Trainingslager 2020 „Zuhause“

Wie auch in den vergangenenJahren stand in den Osterferien für die Laufgemeinschaft Rheine-Elte mit den leistungsorientierten Jugendlichen, Nachwuchsathleten und einigen Erwachsenen das Trainingslager beim Olympiastützpunkt in Hannover an. Die Jugend wollte von Ostermontag bis Freitag und die Erwachsenen wollte von Freitag bis Sonntag intensiv trainieren. Dazwischen kam dann aber mit der derzeitigen Pandemie, mit Corona eine Planänderung zu Stande. Zuerst wurden die gebuchten Trainingsstätten geschlossen und dann auch die Jugendherberge. Die Enttäuschung bei den Trainern und Athleten war groß. Die Planung war schon vor Wochen abgeschlossen und es fehlten nur die gepackten Koffer für die anstehende Hinreise. Die Jugend und der Nachwuchs sollten mit 15 Athleten und mehreren ausgebildeten Trainern vor Ort sein und die 13 Erwachsenen, überwiegend Läufer, mit einem spezialisierten Trainer.

Es reifte die Überlegung, in diesem Jahr dann doch noch ein Trainingslager durchzuführen. Die Idee dazu kam spontan, war aber dennoch genial!

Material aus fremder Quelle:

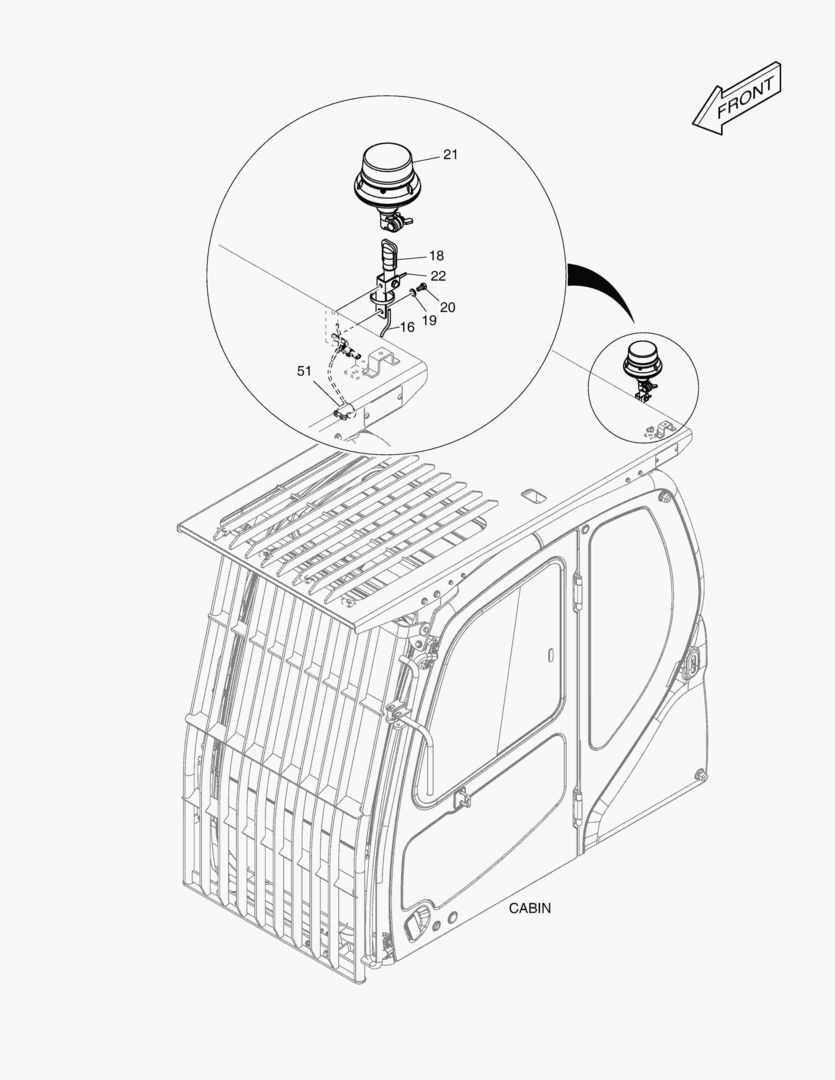 FRONT

21

18

22

20

19

16

51

CABIN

Dass die LG Rheine-Elte spontan mit den Trainern ein Trainingslager „Zuhause“ organisierte, begeisterte die jüngeren und älteren Teilnehmer. Die entstandene Idee dahinter war, dass jeder Athlet für sich alleine nach Anweisung trainiert. Der Trainingsplan für den anstehenden Tag wurde jeweils den Abend vorher in die bereits existierenden WhatsApp Gruppen gestellt. Zwei Trainingseinheiten absolvierten die Athleten in dem Trainingslager Zeitraum täglich. Ganz alleine und auf sich gestellt, da ist es natürlich sehr schwer sich zu motivieren und den inneren Schweinehund zu überwinden. Aber eine Vielzahl aller teilnehmenden Athleten zeigten sich erfreut, dass trotz des Ausfalls des eigentlichen Trainingslagers ein Trainingsangebot gegeben wurde. Neben dem einfachen Dauerlauf, trainierten die Teilnehmer athletische Übungen sowie Kraftübungen. Aber auch Laternensprints, Bergaufläufe, Mountainbike Touren und Inliner fahren gehörten zum Trainingsprogramm. Auch wenn in diesen Wochen für die Jugendlichen ein wirklich technisches Training schwer umsetzbar war, wurden die Athleten einfallsreicher denn je. Alles was im Garten, auf der Straße und auf Feldern irgendwie umsetzbar war, wurde ausprobiert und trainiert. So eignete sich der Garten eher für Turnübungen und Sprünge für den Hochsprung, Standweitsprung für den Weitsprung. Die Straße zeigte sich optimal als Ausweichtrainingsort für Anlaufschritte für den Speerwurf und Drehungen für den Diskus. Die Resonanz für das Trainingslager „Zuhause“ war gut, dennoch waren sich alle Athleten einig, dass die Gemeinschaft beim Training fehlte. „Als Team macht der Trainingsalltag mehr Spaß und die Motivation als Gemeinschaft ist höher.“ Betonten die Athleten.